O ambiente digital é propício à colaboração e ao compartilhamento. Mesmo assim, a participação orgânica da sociedade nos projetos de inclusão digital, quando existe,é limitada ao espaço dos telecentros.

Patrícia Cornils

ARede nº63 Outubro de 2010 – AO CONTRÁRIO do que se poderia esperar, ainda é pequena a participação da sociedade nos projetos de inclusão digital, sejam eles telecentros, cidades digitais ou redes públicas. Os projetos não preveem uma participação orgânica, a não ser na gestão dos telecentros, e são concebidos sem ouvir os diversos interesses envolvidos. A participação cidadã e o controle social, práticas já consolidadas em políticas públicas mais tradicionais como saúde e educação, ou mesmo em mais recentes, como políticas para a juventude, praticamente não existem no segmento de inclusão digital.

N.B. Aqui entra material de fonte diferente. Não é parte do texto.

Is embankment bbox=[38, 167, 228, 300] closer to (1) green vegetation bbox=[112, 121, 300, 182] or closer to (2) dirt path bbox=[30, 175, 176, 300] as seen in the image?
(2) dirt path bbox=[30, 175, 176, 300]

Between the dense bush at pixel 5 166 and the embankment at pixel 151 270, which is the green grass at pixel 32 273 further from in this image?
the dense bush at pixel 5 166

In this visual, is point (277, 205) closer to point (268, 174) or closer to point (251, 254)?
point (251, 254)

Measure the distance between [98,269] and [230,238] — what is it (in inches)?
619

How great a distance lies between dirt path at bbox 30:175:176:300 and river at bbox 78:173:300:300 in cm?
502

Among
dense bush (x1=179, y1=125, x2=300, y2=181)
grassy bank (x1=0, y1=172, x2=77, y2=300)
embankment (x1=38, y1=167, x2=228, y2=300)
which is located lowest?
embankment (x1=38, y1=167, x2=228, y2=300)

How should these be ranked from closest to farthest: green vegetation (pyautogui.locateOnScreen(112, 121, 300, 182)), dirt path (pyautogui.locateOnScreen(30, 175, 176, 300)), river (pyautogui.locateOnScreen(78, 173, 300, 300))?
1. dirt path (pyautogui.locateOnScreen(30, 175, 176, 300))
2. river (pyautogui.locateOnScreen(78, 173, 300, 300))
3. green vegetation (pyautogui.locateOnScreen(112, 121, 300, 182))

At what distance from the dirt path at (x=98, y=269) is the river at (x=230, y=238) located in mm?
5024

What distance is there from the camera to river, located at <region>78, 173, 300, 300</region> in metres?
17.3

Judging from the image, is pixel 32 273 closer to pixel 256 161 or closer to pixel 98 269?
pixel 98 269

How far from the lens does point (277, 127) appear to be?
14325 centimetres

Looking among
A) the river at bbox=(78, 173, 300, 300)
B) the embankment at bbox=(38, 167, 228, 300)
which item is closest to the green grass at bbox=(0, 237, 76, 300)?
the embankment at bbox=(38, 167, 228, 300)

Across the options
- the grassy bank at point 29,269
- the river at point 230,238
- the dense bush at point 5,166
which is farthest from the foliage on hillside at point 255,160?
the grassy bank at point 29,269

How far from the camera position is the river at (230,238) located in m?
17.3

Um exemplo, válido para praticamente todos os demais, é o Navegapará, programa de inclusão digital do Pará. “Há conselhos gestores nos telecentros, mas não existe um conselho gestor do programa”, diz João Weyl, secretário-adjunto da Secretaria de Desenvolvimento, Ciência e Tecnologia (Sedect), responsável pelo Navegapará. Por que isso acontece? Para Weyl, porque “não há uma cultura de controle social na comunicação. Não é só na banda larga. Isso diz respeito também às demais mídias”.

Márcia Schuller, secretária de Tecnologia da Informação e Inclusão Digital de Novo Hamburgo (RS), pondera que programas relacionados com a sociedade da informação e dirigidos aos cidadãos são uma novidade política, e é por isso que ainda não incorporaram essa cultura. As primeiras iniciativas de inclusão digital, no entanto, desde o início dos anos 2000 trabalham com o conceito de que a apropriação, pela comunidade, é fundamental para a sustentabilidade e a continuidade dos projetos. Mas isso não foi incorporado a sua gestão em alto nível.

“A sociedade tem que cutucar e participar. Porque, quando os governos mudarem, como se garante que o programa será mantido?”, pergunta Weyl. No Pará, informa ele, os vários projetos de inclusão digital estão se articulando por meio da Universidade Federal do Pará, que será o polo regional de formação do programa Telecentros.BR. “Estamos conversando para descobrir como, a partir disso, constituir um fórum estadual de inclusão digital”. Em Novo Hamburgo, conta Márcia, a prefeitura sentiu falta de um diálogo mais estruturado com a sociedade no momento da definição dos locais onde serão implantados os 16 novos telecentros do município, em dois lotes de oito e em parceria com o Telecentros.BR. “O primeiro deles vai justamente para São João do Deserto, comunidade que, no processo de orçamento participativo, reivindicou um telecentro”, conta ela. Os demais foram definidos de acordo com critérios da secretaria.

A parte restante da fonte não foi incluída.